Skip the pictures and repeat each line of the data exactly.

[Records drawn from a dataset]
◇ ◇ ◇

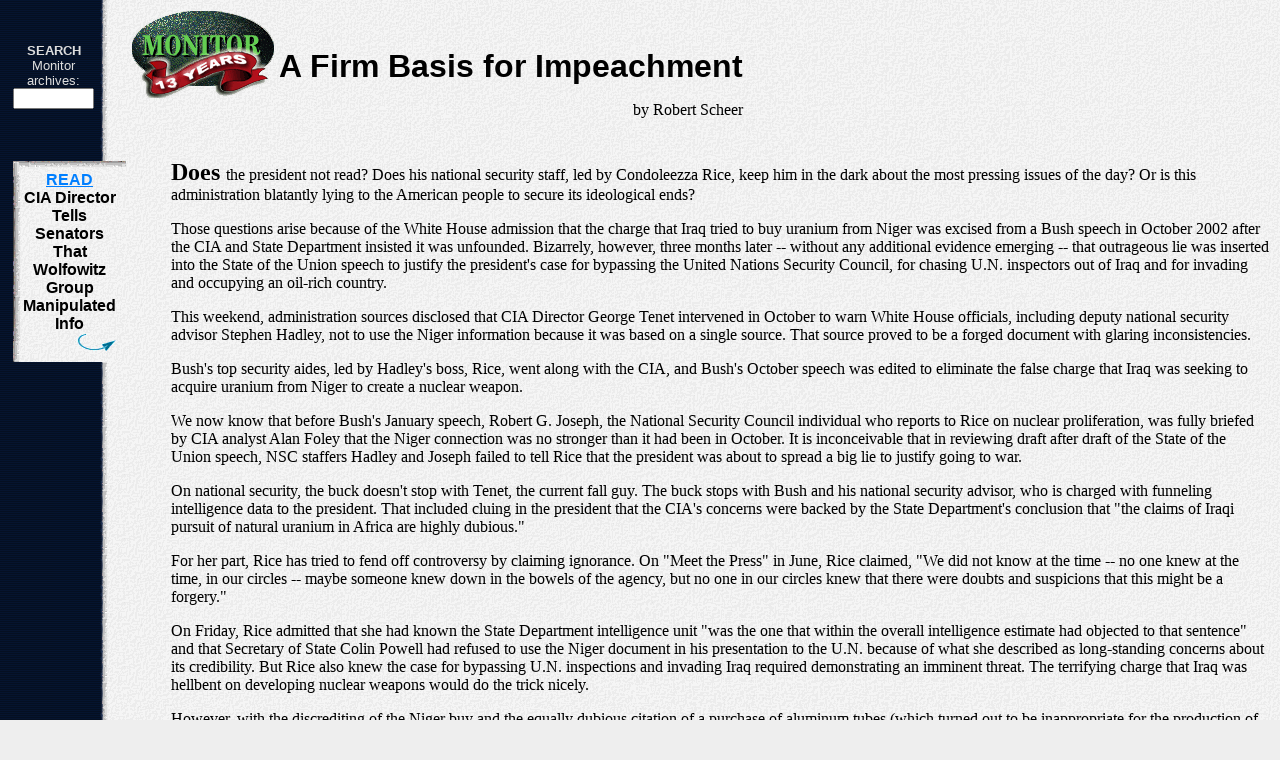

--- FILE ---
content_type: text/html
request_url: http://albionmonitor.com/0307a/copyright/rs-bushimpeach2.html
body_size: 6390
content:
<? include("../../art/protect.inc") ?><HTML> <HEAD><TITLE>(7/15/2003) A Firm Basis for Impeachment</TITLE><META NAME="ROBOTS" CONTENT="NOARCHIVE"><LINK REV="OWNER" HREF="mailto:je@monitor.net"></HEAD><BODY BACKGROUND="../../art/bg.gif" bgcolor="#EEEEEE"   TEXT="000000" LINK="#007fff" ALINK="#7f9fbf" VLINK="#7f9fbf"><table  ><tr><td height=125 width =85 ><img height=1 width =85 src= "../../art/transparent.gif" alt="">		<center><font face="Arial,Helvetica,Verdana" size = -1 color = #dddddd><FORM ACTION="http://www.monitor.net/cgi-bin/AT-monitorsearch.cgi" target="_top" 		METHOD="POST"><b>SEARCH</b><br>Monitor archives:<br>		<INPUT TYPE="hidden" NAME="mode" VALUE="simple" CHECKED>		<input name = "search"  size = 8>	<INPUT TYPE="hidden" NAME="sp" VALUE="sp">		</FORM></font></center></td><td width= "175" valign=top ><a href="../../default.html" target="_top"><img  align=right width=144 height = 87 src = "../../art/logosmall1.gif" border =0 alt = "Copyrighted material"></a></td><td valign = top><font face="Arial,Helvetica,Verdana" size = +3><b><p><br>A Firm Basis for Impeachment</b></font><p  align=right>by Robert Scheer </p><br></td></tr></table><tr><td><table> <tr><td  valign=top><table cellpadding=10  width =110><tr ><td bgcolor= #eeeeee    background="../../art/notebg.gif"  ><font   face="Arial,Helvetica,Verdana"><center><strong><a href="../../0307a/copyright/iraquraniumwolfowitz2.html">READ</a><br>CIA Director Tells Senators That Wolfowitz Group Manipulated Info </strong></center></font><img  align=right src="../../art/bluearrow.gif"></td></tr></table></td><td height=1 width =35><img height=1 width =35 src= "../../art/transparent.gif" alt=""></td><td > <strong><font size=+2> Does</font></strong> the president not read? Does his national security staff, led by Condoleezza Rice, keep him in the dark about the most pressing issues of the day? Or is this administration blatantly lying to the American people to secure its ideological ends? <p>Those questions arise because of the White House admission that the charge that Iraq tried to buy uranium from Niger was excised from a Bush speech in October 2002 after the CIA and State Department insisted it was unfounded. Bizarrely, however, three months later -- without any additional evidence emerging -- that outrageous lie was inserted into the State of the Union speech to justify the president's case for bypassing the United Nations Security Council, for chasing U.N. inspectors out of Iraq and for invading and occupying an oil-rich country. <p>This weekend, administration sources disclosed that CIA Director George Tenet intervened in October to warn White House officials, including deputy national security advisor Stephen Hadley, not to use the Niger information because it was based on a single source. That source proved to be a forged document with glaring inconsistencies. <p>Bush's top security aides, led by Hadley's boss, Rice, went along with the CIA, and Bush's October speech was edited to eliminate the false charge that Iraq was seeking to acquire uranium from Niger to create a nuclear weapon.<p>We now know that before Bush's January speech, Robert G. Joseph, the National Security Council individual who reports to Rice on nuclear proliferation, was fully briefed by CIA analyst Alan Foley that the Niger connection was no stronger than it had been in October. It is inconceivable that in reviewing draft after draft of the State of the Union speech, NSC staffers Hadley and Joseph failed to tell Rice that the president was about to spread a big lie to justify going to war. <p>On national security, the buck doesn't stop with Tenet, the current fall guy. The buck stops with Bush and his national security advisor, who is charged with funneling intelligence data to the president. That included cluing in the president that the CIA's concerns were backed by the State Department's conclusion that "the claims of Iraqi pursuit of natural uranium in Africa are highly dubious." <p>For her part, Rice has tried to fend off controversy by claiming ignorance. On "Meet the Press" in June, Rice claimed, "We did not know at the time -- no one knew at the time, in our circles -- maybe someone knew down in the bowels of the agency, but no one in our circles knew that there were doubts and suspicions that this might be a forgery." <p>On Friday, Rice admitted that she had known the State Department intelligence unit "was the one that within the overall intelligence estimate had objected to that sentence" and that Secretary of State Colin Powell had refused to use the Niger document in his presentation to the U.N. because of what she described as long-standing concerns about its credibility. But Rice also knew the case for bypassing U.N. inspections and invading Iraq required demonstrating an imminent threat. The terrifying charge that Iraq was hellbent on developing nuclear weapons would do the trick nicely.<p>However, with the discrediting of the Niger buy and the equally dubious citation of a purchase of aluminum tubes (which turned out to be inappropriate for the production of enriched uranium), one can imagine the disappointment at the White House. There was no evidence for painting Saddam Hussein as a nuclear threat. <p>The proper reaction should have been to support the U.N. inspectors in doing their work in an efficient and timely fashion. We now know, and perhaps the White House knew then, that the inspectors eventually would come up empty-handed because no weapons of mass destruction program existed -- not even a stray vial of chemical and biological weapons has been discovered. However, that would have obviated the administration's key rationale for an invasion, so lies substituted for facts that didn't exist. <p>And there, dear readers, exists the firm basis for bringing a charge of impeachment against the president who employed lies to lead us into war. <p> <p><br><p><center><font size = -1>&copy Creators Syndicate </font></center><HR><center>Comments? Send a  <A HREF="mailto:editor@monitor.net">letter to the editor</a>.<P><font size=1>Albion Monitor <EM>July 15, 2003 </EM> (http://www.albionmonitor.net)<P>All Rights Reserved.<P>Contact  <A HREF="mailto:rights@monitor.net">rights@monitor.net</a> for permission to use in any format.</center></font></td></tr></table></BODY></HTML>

◇ ◇ ◇

• **Response**
--- FILE ---
content_type: text/html
request_url: http://albionmonitor.com/0307a/copyright/rs-bushimpeach2.html
body_size: 6390
content:
<? include("../../art/protect.inc") ?><HTML> <HEAD><TITLE>(7/15/2003) A Firm Basis for Impeachment</TITLE><META NAME="ROBOTS" CONTENT="NOARCHIVE"><LINK REV="OWNER" HREF="mailto:je@monitor.net"></HEAD><BODY BACKGROUND="../../art/bg.gif" bgcolor="#EEEEEE"   TEXT="000000" LINK="#007fff" ALINK="#7f9fbf" VLINK="#7f9fbf"><table  ><tr><td height=125 width =85 ><img height=1 width =85 src= "../../art/transparent.gif" alt="">		<center><font face="Arial,Helvetica,Verdana" size = -1 color = #dddddd><FORM ACTION="http://www.monitor.net/cgi-bin/AT-monitorsearch.cgi" target="_top" 		METHOD="POST"><b>SEARCH</b><br>Monitor archives:<br>		<INPUT TYPE="hidden" NAME="mode" VALUE="simple" CHECKED>		<input name = "search"  size = 8>	<INPUT TYPE="hidden" NAME="sp" VALUE="sp">		</FORM></font></center></td><td width= "175" valign=top ><a href="../../default.html" target="_top"><img  align=right width=144 height = 87 src = "../../art/logosmall1.gif" border =0 alt = "Copyrighted material"></a></td><td valign = top><font face="Arial,Helvetica,Verdana" size = +3><b><p><br>A Firm Basis for Impeachment</b></font><p  align=right>by Robert Scheer </p><br></td></tr></table><tr><td><table> <tr><td  valign=top><table cellpadding=10  width =110><tr ><td bgcolor= #eeeeee    background="../../art/notebg.gif"  ><font   face="Arial,Helvetica,Verdana"><center><strong><a href="../../0307a/copyright/iraquraniumwolfowitz2.html">READ</a><br>CIA Director Tells Senators That Wolfowitz Group Manipulated Info </strong></center></font><img  align=right src="../../art/bluearrow.gif"></td></tr></table></td><td height=1 width =35><img height=1 width =35 src= "../../art/transparent.gif" alt=""></td><td > <strong><font size=+2> Does</font></strong> the president not read? Does his national security staff, led by Condoleezza Rice, keep him in the dark about the most pressing issues of the day? Or is this administration blatantly lying to the American people to secure its ideological ends? <p>Those questions arise because of the White House admission that the charge that Iraq tried to buy uranium from Niger was excised from a Bush speech in October 2002 after the CIA and State Department insisted it was unfounded. Bizarrely, however, three months later -- without any additional evidence emerging -- that outrageous lie was inserted into the State of the Union speech to justify the president's case for bypassing the United Nations Security Council, for chasing U.N. inspectors out of Iraq and for invading and occupying an oil-rich country. <p>This weekend, administration sources disclosed that CIA Director George Tenet intervened in October to warn White House officials, including deputy national security advisor Stephen Hadley, not to use the Niger information because it was based on a single source. That source proved to be a forged document with glaring inconsistencies. <p>Bush's top security aides, led by Hadley's boss, Rice, went along with the CIA, and Bush's October speech was edited to eliminate the false charge that Iraq was seeking to acquire uranium from Niger to create a nuclear weapon.<p>We now know that before Bush's January speech, Robert G. Joseph, the National Security Council individual who reports to Rice on nuclear proliferation, was fully briefed by CIA analyst Alan Foley that the Niger connection was no stronger than it had been in October. It is inconceivable that in reviewing draft after draft of the State of the Union speech, NSC staffers Hadley and Joseph failed to tell Rice that the president was about to spread a big lie to justify going to war. <p>On national security, the buck doesn't stop with Tenet, the current fall guy. The buck stops with Bush and his national security advisor, who is charged with funneling intelligence data to the president. That included cluing in the president that the CIA's concerns were backed by the State Department's conclusion that "the claims of Iraqi pursuit of natural uranium in Africa are highly dubious." <p>For her part, Rice has tried to fend off controversy by claiming ignorance. On "Meet the Press" in June, Rice claimed, "We did not know at the time -- no one knew at the time, in our circles -- maybe someone knew down in the bowels of the agency, but no one in our circles knew that there were doubts and suspicions that this might be a forgery." <p>On Friday, Rice admitted that she had known the State Department intelligence unit "was the one that within the overall intelligence estimate had objected to that sentence" and that Secretary of State Colin Powell had refused to use the Niger document in his presentation to the U.N. because of what she described as long-standing concerns about its credibility. But Rice also knew the case for bypassing U.N. inspections and invading Iraq required demonstrating an imminent threat. The terrifying charge that Iraq was hellbent on developing nuclear weapons would do the trick nicely.<p>However, with the discrediting of the Niger buy and the equally dubious citation of a purchase of aluminum tubes (which turned out to be inappropriate for the production of enriched uranium), one can imagine the disappointment at the White House. There was no evidence for painting Saddam Hussein as a nuclear threat. <p>The proper reaction should have been to support the U.N. inspectors in doing their work in an efficient and timely fashion. We now know, and perhaps the White House knew then, that the inspectors eventually would come up empty-handed because no weapons of mass destruction program existed -- not even a stray vial of chemical and biological weapons has been discovered. However, that would have obviated the administration's key rationale for an invasion, so lies substituted for facts that didn't exist. <p>And there, dear readers, exists the firm basis for bringing a charge of impeachment against the president who employed lies to lead us into war. <p> <p><br><p><center><font size = -1>&copy Creators Syndicate </font></center><HR><center>Comments? Send a  <A HREF="mailto:editor@monitor.net">letter to the editor</a>.<P><font size=1>Albion Monitor <EM>July 15, 2003 </EM> (http://www.albionmonitor.net)<P>All Rights Reserved.<P>Contact  <A HREF="mailto:rights@monitor.net">rights@monitor.net</a> for permission to use in any format.</center></font></td></tr></table></BODY></HTML>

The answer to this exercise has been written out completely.